In this section, we configure and train a **conditional UNet-based DDPM** for image generation. We define the training hyperparameters, initialize the diffusion process, construct the UNet architecture, and launch the training loop. The diffusion process uses 400 timesteps with a linear noise schedule, and conditioning is provided via CLIP image embeddings.

To ensure reproducibility, random seeds are reset prior to model initialization. Training is performed using the Adam optimizer with a learning rate scheduler (`ReduceLROnPlateau`) that adaptively reduces the learning rate when validation loss stagnates. During training, CFR is enabled by randomly dropping conditioning information with a fixed probability. . Periodically, the model generates samples from a small set of text prompts to qualitatively monitor progress. All training statistics and metrics are logged to [diffusion-model-assessment-v2](https://wandb.ai/handsoncv-research/diffusion-model-assessment-v2/workspace); for reference, see the runs labeled `*-training`, especially the pinned ones.

---

#### UNet-DDPM Architecture

The model follows a UNet architecture ([Ronneberger et al., 2015](https://arxiv.org/pdf/1505.04597)) tailored for diffusion-based generative modeling and conditional image synthesis.

1. Encoder (Downsampling Path):
- An initial residual convolution block projects the input image into feature space.
- Two downsampling stages composed of:
  - Convolutional blocks with **Group Normalization** and **GELU** activations.
  - Spatial downsampling via **rearrangement-based pooling**.

2. Bottleneck:
- Operates directly on a **low-resolution spatial feature map** (e.g., 8×8) rather than flattening features into a vector.
- Optionally includes a **self-attention block** to capture long-range spatial dependencies.

3. Conditioning Mechanism:
- Diffusion timesteps are embedded using **sinusoidal positional encodings**.
- CLIP conditioning vectors are projected into spatial embeddings using learned embedding blocks.
- Conditioning is injected via **scale-and-shift modulation** during the upsampling stages.
- A Bernoulli mask enables **classifier-free training** by randomly removing conditioning information.

4. Decoder (Upsampling Path):
- Upsampling is performed using **nearest-neighbor interpolation followed by convolution**, avoiding transposed convolutions.
- Skip connections from the encoder preserve fine-grained spatial details.
- A final convolution maps features back to RGB space, producing a **noise prediction** at each diffusion timestep.

> **Note.**
> Compared to the NVIDIA reference model, this implementation preserves the bottleneck as a 2D spatial feature map instead of flattening it and reprojecting with an MLP, which helps maintain spatial coherence.

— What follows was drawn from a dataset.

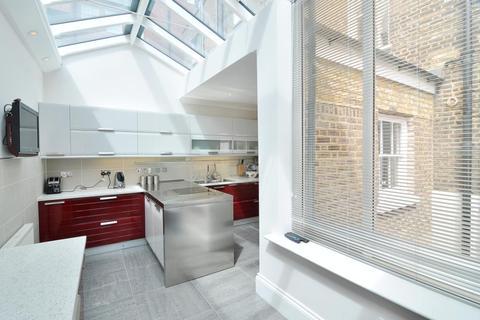 5 bedroom terraced house to rent - Upper Montagu Street, Marylebone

An optional multi-head self-attention block is added at the bottleneck to capture global spatial dependencies. Additionally, transposed convolutions are replaced with nearest-neighbor upsampling followed by convolution to improve training stability and reduce checkerboard artifacts.


In [None]:
# Training Configuration 
EPOCHS = 200
LEARNING_RATE = 1e-4
SUBSET_SIZE = len(train_ds) + len(val_ds) 

# Initialize Model & & DDPM recommended hyperparameters 
T = 400
IMG_CH = 3
IMG_SIZE = train_loader.dataset[0][0].shape[-1]
BETAS = torch.linspace(0.0001, 0.02, T).to(DEVICE)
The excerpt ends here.